* [DIRECTIONS FOR THIS TASK] Can you transcribe the thread about creepy forest town names from "# Town name" up to and including "kind of feel."?

* [PAGE EXCERPT]
»»

# Town name ideas for a creepy forest town?



## feminist (Jul 2, 2015)

I reset my town for the second time today. I needed a fresh start. again. So, my idea for this town is a creepy little forest that seems like it was once maybe a town but it's been overrun by foliage. Also maybe a little Twin Peaks-esque or maybe even like a Blair Witch Project forest kind of feel. 
Any ideas?


----------



## feminist (Jul 2, 2015)

i doesn't seem like many are online but boost? :^)


----------



## Clavis (Jul 2, 2015)

Hiiiii

I love your town idea 

Here are some ideas :

-Hollow (this seems pretty evident because of sleepy hollow and such, but it has a ring to it.)

-Beware (Kind of like a warning name before a "haunted" forest)

-Wraith 

-Perdition (Means "eternal damnation")

-Banshee

-Wander (as in wandering aimlessely)


----------



## pika62221 (Jul 2, 2015)

Fatal Frame. It's one horror game on the Wii U, and has elements that can easily be implemented on New Leaf, just look how Aika did it!


----------



## Astro Cake (Jul 2, 2015)

Driftwood.


----------



## MidnightCthulhu (Jul 2, 2015)

Ooh, I love Twin Peaks! Hmm...Maybe Twinpeak would be good, or is it too lazy ^^' How about Murkwood?


----------



## feminist (Jul 2, 2015)

Thanks for all of the ideas!


----------



## Rasha (Jul 2, 2015)

how about something like black hole? to me black holes are like the scariest thing that exist!! just read about it *shivers*
https://en.wikipedia.org/wiki/Black_hole


----------



## axo (Jul 2, 2015)

pika62221 said:


> Fatal Frame. It's one horror game on the Wii U, and has elements that can easily be implemented on New Leaf, just look how Aika did it!



I love that game.

- - - Post Merge - - -

Vedtorp from the game Year Walk. It takes place in rural, foresty Sweden and is an extremely creepy horror game.


----------



## The221Believer (Jul 2, 2015)

Mournwood.

Flicker--the last flicker of light before the dark takes you. The final flicker of hope before you realise all is lost and your fate is sealed. Plus, it sounds nice at first but then the true horror is revealed once you're there  

Greywood. Grey is a colour often associated with fear and lack of night vision. What could be creeping up on you in the forests of the night?


----------



## kitanii (Jul 2, 2015)

I think Mori sounds nice


----------



## Acnl04 (Jul 2, 2015)

Lavender nuff said


----------



## erikaeliseh (Jul 2, 2015)

i was going to say mori too! it means forest in japanese. firewalk would be cute too as a twin peaks reference ^.^


----------



## axo (Jul 2, 2015)

Mori also means to die in Latin ^_^


----------



## jobby47 (Jul 2, 2015)

I don't know, I think some of the recommendations are pretty good town names though.


----------

««

Lines listed in a dataset:
»»

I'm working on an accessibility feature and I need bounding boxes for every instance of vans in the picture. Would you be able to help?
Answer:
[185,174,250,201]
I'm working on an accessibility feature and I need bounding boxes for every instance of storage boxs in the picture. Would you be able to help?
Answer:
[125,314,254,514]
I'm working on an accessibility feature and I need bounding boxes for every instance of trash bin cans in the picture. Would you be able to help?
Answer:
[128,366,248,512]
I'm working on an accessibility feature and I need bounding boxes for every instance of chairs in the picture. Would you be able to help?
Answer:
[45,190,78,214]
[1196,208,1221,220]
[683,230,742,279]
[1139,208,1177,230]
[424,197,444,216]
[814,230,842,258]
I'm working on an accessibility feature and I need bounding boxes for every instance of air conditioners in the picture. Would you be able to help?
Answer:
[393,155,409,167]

««

* [THE OUTPUT]
# Town name ideas for a creepy forest town?



## feminist (Jul 2, 2015)

I reset my town for the second time today. I needed a fresh start. again. So, my idea for this town is a creepy little forest that seems like it was once maybe a town but it's been overrun by foliage. Also maybe a little Twin Peaks-esque or maybe even like a Blair Witch Project forest kind of feel.